Work to be completed -> Collect every line in the items below that contains the string "instances". Case counts.

Extracted data ->
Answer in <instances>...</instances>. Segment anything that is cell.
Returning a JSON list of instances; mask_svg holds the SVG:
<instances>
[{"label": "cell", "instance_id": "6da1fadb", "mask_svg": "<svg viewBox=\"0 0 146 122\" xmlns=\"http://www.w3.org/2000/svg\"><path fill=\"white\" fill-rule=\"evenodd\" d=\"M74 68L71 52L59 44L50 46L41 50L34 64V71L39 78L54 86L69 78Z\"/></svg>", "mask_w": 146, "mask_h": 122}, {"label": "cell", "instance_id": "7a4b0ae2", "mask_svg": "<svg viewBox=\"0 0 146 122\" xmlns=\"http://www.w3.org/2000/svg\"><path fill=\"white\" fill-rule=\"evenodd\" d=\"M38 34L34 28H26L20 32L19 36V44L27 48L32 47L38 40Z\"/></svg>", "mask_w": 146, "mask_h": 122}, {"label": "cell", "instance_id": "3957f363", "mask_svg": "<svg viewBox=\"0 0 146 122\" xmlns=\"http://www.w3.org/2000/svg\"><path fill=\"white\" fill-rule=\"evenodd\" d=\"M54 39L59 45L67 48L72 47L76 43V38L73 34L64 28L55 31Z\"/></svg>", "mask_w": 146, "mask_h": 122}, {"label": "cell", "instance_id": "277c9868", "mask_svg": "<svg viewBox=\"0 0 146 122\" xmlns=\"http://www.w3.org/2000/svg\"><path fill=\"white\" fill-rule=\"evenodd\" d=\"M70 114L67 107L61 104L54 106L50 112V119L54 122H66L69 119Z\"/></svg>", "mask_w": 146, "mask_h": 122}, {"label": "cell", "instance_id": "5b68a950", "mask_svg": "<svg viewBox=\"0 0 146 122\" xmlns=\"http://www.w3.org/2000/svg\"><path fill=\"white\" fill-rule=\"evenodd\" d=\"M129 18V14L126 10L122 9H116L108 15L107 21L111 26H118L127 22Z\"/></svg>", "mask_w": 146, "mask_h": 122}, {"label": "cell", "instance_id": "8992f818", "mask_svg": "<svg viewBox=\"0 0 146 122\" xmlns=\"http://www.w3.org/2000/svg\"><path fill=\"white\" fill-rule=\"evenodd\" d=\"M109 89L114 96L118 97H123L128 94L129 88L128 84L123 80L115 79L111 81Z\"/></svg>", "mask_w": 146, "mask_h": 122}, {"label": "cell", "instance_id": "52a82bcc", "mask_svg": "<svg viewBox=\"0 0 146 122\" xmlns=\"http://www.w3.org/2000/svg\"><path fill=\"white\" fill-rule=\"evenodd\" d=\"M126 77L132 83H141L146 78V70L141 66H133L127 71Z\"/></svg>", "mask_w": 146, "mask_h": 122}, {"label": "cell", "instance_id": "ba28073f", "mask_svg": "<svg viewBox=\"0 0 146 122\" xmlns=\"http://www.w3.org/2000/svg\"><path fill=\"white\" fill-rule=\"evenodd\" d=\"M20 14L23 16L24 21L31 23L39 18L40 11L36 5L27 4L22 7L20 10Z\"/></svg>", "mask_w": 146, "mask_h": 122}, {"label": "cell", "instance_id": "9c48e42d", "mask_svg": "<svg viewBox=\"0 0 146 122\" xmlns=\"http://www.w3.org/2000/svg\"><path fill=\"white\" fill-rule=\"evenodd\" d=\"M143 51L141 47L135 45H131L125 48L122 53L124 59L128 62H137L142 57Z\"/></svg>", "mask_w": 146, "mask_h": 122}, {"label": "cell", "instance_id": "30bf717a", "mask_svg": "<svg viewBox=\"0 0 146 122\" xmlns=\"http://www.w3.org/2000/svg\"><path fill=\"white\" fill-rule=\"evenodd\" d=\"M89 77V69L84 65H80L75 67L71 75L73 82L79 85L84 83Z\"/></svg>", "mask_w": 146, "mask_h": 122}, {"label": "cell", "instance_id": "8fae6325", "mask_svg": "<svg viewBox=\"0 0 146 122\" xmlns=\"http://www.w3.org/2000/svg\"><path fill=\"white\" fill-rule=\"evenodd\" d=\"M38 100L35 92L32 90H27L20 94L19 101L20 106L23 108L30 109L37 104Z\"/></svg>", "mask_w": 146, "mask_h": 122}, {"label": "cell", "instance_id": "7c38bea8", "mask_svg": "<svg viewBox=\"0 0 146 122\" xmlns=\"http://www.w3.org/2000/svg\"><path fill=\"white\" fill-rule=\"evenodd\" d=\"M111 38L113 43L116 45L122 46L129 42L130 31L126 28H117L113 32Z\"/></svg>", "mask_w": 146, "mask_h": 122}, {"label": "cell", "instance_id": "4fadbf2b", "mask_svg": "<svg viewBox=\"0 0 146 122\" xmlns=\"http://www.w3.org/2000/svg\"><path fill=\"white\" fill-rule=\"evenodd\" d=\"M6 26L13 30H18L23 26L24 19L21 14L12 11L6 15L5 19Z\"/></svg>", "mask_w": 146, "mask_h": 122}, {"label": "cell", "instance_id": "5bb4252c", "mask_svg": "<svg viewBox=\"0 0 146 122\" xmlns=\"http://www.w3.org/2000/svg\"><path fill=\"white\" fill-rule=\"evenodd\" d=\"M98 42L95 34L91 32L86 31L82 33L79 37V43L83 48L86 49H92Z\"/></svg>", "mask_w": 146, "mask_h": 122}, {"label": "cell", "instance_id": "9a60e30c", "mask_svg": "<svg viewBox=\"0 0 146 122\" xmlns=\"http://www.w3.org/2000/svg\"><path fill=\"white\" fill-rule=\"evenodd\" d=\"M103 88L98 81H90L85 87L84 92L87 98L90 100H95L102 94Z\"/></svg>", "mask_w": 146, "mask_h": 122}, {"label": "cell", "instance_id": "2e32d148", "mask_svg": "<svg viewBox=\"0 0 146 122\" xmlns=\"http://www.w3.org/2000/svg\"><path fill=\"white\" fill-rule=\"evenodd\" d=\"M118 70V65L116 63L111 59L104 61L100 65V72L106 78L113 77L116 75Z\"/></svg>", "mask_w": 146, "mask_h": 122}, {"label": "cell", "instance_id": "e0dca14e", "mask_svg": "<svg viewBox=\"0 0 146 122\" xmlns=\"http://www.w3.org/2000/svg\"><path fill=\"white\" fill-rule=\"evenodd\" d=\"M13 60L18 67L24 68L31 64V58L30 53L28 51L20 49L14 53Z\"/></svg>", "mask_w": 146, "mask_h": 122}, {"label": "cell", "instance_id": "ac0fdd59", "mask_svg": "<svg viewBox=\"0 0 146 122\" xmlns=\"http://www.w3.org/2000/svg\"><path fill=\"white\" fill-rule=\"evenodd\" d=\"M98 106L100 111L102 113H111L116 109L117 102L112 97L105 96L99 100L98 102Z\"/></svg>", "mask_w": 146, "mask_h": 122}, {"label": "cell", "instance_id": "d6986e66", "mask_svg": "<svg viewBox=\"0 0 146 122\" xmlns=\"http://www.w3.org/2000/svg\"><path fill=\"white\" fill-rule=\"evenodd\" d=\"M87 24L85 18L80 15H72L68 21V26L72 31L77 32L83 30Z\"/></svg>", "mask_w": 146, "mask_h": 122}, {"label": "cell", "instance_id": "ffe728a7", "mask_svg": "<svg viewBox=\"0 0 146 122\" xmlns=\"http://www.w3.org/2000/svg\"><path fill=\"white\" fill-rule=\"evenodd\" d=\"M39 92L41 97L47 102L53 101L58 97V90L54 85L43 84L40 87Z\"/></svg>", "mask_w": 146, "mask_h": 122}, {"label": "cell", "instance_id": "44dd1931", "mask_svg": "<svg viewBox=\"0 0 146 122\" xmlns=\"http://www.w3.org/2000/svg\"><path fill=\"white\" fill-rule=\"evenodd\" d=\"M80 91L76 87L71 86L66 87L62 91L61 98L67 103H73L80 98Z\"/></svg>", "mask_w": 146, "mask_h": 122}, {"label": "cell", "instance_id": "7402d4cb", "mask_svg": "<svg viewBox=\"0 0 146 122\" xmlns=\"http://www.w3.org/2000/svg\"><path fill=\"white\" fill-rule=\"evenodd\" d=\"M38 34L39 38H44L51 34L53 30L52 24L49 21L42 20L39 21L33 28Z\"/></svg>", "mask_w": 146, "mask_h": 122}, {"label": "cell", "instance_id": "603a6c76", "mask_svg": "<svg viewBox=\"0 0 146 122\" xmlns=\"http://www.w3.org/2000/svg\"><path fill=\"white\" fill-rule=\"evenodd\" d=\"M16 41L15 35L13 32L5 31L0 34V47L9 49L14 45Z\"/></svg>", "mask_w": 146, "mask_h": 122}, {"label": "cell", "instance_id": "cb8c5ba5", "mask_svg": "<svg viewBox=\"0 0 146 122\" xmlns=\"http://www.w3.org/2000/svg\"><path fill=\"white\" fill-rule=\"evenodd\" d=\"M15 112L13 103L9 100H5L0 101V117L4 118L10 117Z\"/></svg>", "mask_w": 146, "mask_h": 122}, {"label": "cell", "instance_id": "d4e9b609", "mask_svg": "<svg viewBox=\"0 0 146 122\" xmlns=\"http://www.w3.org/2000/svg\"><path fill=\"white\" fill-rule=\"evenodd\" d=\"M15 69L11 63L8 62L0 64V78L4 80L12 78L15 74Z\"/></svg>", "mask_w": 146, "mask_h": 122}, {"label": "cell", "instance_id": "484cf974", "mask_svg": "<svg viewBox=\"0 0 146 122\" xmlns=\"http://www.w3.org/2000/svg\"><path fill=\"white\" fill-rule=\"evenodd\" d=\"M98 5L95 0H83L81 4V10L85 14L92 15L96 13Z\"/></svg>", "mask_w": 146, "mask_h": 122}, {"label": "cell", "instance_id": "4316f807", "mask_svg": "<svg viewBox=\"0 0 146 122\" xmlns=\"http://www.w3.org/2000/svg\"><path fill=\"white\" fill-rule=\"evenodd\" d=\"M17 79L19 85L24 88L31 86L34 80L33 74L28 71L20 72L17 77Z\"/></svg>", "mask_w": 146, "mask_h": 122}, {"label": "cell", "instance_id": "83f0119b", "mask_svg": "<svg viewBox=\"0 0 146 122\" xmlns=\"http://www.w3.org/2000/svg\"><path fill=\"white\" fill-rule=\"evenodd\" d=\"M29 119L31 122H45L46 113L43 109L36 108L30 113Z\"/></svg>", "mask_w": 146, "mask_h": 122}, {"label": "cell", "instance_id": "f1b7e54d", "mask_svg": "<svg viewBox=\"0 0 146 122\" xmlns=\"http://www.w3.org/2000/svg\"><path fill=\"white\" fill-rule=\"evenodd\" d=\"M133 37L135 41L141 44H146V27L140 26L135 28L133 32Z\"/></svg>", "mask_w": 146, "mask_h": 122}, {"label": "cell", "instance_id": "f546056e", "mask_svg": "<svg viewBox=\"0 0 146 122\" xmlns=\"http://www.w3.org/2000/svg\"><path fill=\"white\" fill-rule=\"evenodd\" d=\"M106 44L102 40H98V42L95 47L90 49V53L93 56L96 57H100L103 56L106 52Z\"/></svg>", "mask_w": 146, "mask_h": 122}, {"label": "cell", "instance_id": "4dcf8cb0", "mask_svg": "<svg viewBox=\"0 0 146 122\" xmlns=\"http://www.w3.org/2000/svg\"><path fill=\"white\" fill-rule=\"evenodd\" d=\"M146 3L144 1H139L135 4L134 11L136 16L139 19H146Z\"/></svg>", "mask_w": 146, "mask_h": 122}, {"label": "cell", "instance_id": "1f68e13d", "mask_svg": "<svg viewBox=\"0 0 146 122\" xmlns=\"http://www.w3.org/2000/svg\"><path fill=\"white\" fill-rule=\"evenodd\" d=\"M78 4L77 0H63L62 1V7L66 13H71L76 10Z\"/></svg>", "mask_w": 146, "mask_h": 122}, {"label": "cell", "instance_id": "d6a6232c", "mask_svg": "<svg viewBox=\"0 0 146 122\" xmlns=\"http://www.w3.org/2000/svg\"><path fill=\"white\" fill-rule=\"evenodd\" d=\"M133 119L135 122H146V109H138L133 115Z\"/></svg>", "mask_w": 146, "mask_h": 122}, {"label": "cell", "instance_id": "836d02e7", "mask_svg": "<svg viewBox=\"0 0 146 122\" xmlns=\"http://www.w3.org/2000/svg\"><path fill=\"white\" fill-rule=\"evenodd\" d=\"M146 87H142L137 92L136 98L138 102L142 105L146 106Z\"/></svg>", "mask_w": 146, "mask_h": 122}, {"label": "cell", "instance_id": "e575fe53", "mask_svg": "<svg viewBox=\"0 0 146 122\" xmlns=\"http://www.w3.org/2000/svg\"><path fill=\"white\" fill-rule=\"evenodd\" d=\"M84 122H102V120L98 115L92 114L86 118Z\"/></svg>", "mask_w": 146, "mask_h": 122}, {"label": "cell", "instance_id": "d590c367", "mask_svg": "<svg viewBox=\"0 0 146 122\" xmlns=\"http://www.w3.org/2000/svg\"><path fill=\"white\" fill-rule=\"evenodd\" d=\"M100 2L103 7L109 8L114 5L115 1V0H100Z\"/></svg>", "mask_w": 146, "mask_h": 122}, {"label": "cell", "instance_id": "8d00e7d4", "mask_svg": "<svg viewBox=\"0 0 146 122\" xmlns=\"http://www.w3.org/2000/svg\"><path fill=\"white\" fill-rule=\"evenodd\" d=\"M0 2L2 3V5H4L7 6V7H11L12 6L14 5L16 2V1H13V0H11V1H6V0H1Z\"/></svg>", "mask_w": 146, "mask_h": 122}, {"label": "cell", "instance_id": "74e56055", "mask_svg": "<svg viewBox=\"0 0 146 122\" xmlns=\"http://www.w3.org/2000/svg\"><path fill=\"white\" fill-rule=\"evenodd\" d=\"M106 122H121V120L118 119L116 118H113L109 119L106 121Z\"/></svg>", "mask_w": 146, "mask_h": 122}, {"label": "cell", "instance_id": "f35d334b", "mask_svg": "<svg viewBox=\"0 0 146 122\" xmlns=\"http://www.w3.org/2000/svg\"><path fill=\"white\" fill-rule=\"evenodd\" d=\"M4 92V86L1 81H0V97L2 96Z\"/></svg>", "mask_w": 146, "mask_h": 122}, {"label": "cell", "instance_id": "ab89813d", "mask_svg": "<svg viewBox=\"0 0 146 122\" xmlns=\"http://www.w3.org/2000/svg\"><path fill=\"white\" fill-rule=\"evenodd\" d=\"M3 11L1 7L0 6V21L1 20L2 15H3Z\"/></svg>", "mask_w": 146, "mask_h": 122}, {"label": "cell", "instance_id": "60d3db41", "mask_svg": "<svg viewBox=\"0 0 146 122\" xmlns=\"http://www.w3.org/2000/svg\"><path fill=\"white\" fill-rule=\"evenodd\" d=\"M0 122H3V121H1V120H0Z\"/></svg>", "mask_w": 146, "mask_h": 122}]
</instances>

Exercise answer ->
Answer in <instances>...</instances>. Segment anything that is cell.
Returning a JSON list of instances; mask_svg holds the SVG:
<instances>
</instances>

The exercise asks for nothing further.